Idália Serrão afirmou-se "chocada" pela forma como o líder parlamentar do CDS-PP se referiu esta segunda-feira, em conferência de imprensa, ao Rendimento Social de Inserção.

"Dizia que a obrigatoriedade de apresentação permitia acompanhar a reinserção destas pessoas. É reinserido quem pratica um crime, quem faz mal à sociedade. E ser pobre não é um crime. As pessoas não entram em situação de pobreza porque queiram", sublinhou a deputada socialista.

Quanto às novas regras, Idália Serrão recusou que "aligeirem as condições de acesso" e sim alteram os procedimentos para que "as pessoas possam efetivamente usufruir desta prestação quando efetivamente necessitam".
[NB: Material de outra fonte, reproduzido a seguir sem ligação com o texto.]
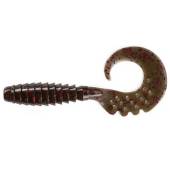 Naluca FISHUP Fancy Grub 5cm, culoare 050 Green Pumpkin Brown Red & Purple, 10buc/plic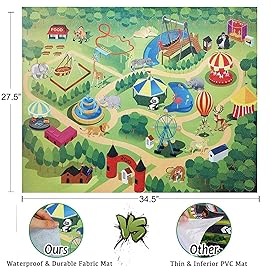 Safari Animals Figures with Activity Play Mat & Storage Box, Realistic Plastic Jumbo Playset, Jungle Wild Zoo Animals Toys for Kids Toddler 3-5, 22Pcs Birthday Gifts Christmas Stocking Stuffers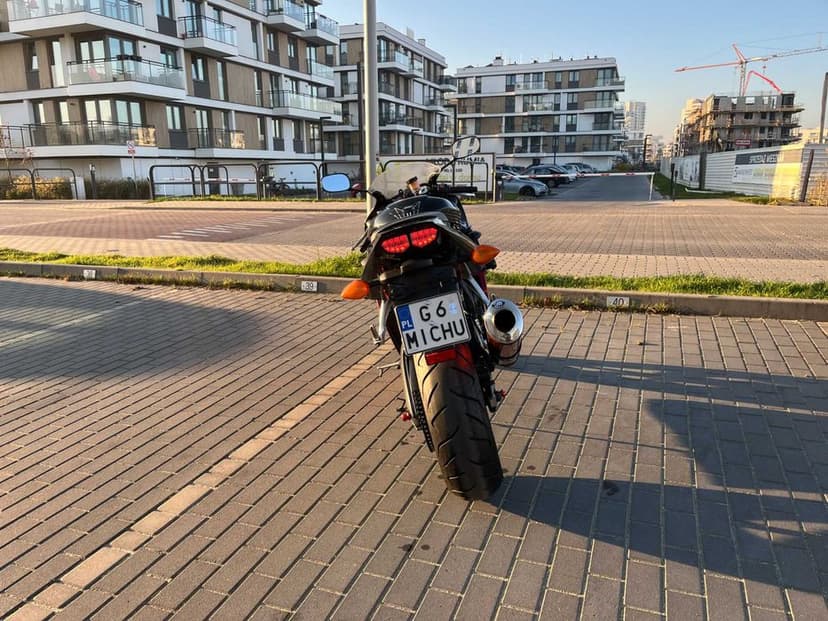 Yamaha R6 RJ05 RJ06 specjalna edycja BLACK with RED FLAME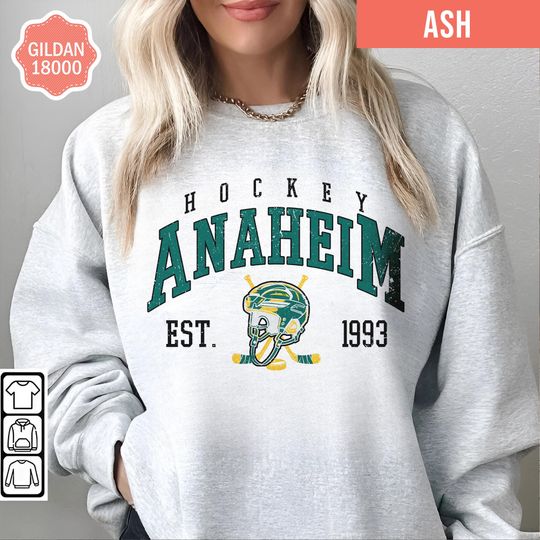 Anaheim Hockey Ducks Retro Style Sweatshirt, Retro Anaheim Ducks Tshirt, Mighty Ducks Shirt/Sweater, Anaheim Ducks Hockey Ice Fan Shirt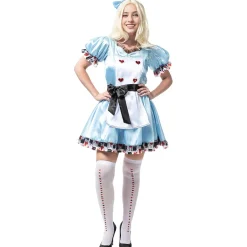 Disfraz de Alicia Deluxe para mujer XL Halloween|Disfraces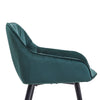 Noble Set of 2 Dining Chairs Velvet Armchairs Upholstered Soft Seat Back Metal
"O que acontecia antes é que quando as pessoas requeriam a prestação estavam 60 dias à espera de uma resposta. Ora, quando uma pessoa precisa de comer, quando precisa de medicamentos, não pode estar à espera 60 dias", disse.

Assim, com as novas regras, a partir do momento em que o processo está instruído o requerente pode beneficiar dessa prestação.

Depois, "obviamente é verificada a condição de recursos e se a pessoa não reunir condições, não recebe e tem de repor os montantes que foram transferidos", precisou.

A deputada considerou "uma falsa questão" a crítica apontada pelo CDS-PP segundo a qual pode requerer o RSI quem possua bens móveis de valor superior a 25 mil euros, frisando que esses casos são apenas "0,2%" dos requerimentos.

Idália Serrão defendeu que não há automatismos na renovação anual da prestação e que as alterações promovidas pelo Governo - em vigor desde sábado - preveem que para a renovação deixa de haver a obrigatoriedade de dar início a um novo processo, bastando o "cruzamento de dados" dentro dos serviços do Estado, num "trabalho de simplificação administrativa".

CDS reage e diz que não recebe "lições de humanidade"

O líder parlamentar do CDS-PP afirmou esta segunda-feira que o partido "não recebe lições de humanidade do PS e tão pouco do Bloco de Esquerda", partido que acusou de "assinar de cruz" cativações e "borlas" à EDP.

"O CDS não aceita lições de humanidade do PS nem tão pouco do Bloco de Esquerda", afirmou Nuno Magalhães, em declarações à Lusa, assinalando que as regras do RSI foram alteradas "em ano eleitoral".

É mais do mesmo, ano eleitoral é ano de aligeirar os requisitos do RSI", afirmou o líder da bancada do CDS-PP.

Em declarações à Lusa, o deputado refutou as críticas que foram feitas pelo PS e pelo BE à intenção dos democratas-cristãos de propor alterações ao decreto e criticou em particular a coordenadora bloquista.

"Que quem assinou de cruz milhões de euros para o BES [Banco Espírito Santo] tente fazer propaganda política insultando os mais pobres dos pobres, é inqualificável", acusou Catarina Martins.

Para o líder parlamentar do CDS-PP, quem "assinou de cruz" foi o Bloco de Esquerda, quando "votou e assinou" as "maiores cativações nas áreas sociais de que há memória desde o regime democrático".

"E foi também o Bloco que assinou de cruz a reavaliação de ativos que representa uma verdadeira borla à EDP de 174 milhões de euros", afirmou Nuno Magalhães, destacando que este montante, confirmado pela Unidade Técnica de Apoio Orçamental, "é mais do dobro" da verba para o RSI no orçamento do Estado em vigor.